Being proactive about data governance means not waiting until you have a problem to have a solution in place. APOS Storage Center resolves SAP BusinessObjects document instance archive, backup and restore issues before they become security and regulatory compliance problems.

Monday, February 13, 2012

Healthcare Outcomes and Business Analytics

In 2001, the Institute of Medicine (IOM), an arm of the US National Academy of Sciences, released a report detailing the many failings of health care provision in the US, and laying out a plan to fix health care. The plan was to become more proactive and less reactive in engaging patients and families to manage their healthcare, improving the overall health of the population, improving the safety and reliability of the healthcare system, coordinating patient care amongst multiple agencies, delivering palliative services, eliminating abuse, maximizing access, and improving the healthcare system's information infrastructure.

In fact, the focus on healthcare IT at the IOM goes back even further. In 1991, they published "The Computer-Based Patient Record: An Essential Technology for Healthcare"(revised 1997), a report heralding computerized patient records as the best hope for higher quality of care.

In the Fall 2010 issue of the Journal of Healthcare Information Management (a publication of the Healthcare Information and Management Systems Society ‑ membership required), Judy Murphy writes about the progress that has been made in healthcare since the IOM's push for better healthcare IT began over twenty years ago:
Robert Wachter, author of two books on patient safety and editor of the federal government's two leading safety Web sites, gives efforts an overall grade of B-, a slight improvement from his grade of C+ when he performed a similar analysis five years ago.
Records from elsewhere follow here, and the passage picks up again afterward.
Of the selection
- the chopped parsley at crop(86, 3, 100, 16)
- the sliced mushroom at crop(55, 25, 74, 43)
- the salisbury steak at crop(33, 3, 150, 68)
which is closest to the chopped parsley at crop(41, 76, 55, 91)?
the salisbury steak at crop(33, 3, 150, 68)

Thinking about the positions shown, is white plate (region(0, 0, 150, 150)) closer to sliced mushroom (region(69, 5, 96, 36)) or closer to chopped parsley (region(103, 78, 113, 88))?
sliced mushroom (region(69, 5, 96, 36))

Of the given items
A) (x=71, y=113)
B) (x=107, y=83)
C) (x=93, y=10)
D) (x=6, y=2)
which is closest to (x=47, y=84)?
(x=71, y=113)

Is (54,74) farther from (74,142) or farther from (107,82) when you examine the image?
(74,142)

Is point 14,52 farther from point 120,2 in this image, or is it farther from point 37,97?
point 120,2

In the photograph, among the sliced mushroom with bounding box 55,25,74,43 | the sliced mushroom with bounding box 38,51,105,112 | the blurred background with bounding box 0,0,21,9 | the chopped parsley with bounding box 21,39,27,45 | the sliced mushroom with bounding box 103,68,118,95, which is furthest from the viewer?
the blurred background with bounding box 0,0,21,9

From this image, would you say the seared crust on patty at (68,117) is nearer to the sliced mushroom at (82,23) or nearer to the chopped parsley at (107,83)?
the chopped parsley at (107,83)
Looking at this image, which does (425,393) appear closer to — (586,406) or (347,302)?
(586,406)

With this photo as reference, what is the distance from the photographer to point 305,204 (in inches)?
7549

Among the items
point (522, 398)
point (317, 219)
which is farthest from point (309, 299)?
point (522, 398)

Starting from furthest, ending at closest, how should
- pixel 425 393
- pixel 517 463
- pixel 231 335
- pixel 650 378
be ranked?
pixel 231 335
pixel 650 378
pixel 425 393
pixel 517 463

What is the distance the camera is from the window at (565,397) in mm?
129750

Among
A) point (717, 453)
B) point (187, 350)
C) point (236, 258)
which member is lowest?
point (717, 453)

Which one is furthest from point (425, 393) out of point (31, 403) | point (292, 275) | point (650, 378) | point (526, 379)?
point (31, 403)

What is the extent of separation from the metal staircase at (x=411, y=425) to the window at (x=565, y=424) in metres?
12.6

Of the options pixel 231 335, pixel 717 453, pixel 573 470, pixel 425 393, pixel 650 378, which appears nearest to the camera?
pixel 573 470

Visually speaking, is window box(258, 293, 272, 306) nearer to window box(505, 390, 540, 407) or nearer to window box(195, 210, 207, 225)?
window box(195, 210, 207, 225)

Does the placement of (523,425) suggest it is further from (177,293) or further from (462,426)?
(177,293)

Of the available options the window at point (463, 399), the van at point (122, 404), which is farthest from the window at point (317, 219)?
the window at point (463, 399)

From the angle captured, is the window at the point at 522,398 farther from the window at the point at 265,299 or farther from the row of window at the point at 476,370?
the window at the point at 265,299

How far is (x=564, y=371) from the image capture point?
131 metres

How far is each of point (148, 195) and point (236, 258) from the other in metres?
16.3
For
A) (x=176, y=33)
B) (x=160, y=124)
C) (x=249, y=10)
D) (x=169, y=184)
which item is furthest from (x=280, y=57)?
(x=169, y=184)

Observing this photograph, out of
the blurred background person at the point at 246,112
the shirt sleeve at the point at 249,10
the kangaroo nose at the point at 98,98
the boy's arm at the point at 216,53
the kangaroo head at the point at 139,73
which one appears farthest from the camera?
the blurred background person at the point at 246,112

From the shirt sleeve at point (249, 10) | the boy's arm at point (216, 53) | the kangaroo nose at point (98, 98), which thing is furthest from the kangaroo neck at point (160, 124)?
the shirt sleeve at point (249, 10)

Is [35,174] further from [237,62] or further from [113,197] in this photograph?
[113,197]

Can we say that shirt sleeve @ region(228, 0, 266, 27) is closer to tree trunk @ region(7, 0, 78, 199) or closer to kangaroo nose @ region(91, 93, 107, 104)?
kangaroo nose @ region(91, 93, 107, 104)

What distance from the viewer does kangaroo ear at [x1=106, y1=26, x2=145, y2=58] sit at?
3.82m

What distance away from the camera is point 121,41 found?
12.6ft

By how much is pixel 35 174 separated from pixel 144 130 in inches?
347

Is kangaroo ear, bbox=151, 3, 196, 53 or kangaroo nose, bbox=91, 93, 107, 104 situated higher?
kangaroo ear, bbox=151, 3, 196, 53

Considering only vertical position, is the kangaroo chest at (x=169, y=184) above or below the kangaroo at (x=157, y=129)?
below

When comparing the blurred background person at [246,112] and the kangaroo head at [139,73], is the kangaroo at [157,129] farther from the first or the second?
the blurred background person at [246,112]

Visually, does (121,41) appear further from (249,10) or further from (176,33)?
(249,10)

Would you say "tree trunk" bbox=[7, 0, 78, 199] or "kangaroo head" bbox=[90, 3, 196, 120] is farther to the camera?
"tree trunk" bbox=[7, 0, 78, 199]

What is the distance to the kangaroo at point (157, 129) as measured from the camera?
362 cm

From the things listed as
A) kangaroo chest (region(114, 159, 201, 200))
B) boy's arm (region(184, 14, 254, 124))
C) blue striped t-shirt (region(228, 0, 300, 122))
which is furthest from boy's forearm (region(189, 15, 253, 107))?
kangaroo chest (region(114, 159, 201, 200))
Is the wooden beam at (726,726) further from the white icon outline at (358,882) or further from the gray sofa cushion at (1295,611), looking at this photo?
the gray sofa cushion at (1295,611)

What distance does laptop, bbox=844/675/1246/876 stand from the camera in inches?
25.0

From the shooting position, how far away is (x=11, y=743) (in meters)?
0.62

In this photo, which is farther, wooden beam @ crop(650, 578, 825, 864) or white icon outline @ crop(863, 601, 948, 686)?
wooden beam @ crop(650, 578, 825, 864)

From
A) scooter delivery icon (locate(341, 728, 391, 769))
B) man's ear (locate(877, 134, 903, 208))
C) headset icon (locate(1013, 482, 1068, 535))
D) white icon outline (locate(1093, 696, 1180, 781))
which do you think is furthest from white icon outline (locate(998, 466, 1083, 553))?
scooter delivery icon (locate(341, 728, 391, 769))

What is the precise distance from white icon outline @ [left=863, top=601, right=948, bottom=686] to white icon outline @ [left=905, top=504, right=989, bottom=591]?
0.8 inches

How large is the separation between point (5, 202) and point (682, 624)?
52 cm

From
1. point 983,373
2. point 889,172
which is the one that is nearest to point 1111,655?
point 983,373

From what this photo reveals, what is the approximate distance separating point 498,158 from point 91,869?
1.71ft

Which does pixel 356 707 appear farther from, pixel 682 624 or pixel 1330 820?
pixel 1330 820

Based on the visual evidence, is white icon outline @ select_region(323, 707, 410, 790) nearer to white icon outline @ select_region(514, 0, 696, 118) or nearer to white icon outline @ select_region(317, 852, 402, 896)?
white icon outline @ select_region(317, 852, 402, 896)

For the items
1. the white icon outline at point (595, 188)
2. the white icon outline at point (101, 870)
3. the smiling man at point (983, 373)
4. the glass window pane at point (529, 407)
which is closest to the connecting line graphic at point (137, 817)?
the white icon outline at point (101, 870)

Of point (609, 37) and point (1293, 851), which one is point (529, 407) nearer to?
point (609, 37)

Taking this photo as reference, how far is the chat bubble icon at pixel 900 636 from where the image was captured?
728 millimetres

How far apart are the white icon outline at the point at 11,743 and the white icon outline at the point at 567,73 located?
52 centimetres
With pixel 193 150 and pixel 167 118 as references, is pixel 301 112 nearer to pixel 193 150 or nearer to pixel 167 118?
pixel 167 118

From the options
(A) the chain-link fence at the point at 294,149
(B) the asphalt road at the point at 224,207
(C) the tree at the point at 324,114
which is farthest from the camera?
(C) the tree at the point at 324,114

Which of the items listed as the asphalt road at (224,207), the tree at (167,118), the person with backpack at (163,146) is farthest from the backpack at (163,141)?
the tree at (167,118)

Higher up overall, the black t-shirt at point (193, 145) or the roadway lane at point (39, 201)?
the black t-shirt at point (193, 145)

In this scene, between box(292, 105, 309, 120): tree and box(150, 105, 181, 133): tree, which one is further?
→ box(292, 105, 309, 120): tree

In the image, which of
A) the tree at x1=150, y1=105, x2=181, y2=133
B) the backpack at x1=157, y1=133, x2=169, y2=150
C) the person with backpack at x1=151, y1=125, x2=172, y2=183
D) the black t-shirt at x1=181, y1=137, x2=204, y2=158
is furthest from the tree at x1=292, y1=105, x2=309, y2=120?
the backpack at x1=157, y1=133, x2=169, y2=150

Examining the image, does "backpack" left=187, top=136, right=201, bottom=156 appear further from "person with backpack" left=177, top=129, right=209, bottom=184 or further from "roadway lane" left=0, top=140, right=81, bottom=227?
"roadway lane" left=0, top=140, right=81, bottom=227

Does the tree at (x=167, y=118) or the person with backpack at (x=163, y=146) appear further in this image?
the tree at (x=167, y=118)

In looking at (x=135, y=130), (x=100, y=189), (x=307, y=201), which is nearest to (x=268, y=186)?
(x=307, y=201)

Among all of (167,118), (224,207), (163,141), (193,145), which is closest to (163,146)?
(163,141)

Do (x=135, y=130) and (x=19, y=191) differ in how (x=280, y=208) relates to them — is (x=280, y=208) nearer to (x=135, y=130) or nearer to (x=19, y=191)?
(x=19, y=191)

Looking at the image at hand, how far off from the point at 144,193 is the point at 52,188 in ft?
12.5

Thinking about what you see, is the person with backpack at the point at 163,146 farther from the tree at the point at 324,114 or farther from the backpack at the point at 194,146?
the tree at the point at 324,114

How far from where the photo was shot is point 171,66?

Wachter says that overall, the past decade has seen progress in hospitals' responses to accreditation requirements, regulation and error reporting, but health IT has lagged behind, with research in the area slowly advancing and remaining underfunded.
As Judy Murphy notes, progress has been at best mediocre:
Unfortunately, the attractive claims linking health IT and quality outcomes rest on scant empirical data. Several studies and system reviews published in 2009 and 2010 have demonstrated some evidence for cost and quality benefits of computerization at a few institutions, but with little evidence of broader application.
And it seems that the long-term strategic objectives of this initiative have been obscured by the shorter-term tactical objectives:
The modest quality advantages associated with computerization are difficult to interpret, and are clouded by the fact that the quality indicators used today often reflect care process metrics rather than patient care outcomes. In other words, we are measuring how many patients receive smoking cessation counseling or prescriptions for beta blockers; we are not measuring how many patients quit smoking or what their reinfarction rates are.
The bright spot in all of this is the use of clinical decision support tools:
...it also seems clear that implementing and adopting health IT is not enough. The evidence points out that, unless you specifically use systems with clinical decision support tools and paired with practice changes, you are unlikely to improve quality and patient safety and unlikely to achieve overall reductions in health costs.
Before computerization of healthcare records, we said that healthcare was data-rich, but information-poor. Post computerization, it seems healthcare IT is information-rich, but analysis-poor. In other words, we have the information we need to make a difference, but haven't yet applied the appropriate analytics tools and mindset to the larger strategic objectives.

Clearly, budget is a large part of the problem, but in the age of doing-more-with-less, asking for a larger budget is probably a non-starter. So business analytics managers in healthcare need to look at ways to liberate resources from repetitive administrative tasks so they can spend more time adding value to outcomes via better decision support capabilities. You can't focus effectively on the larger issues if you spend all your time resolving the smaller ones.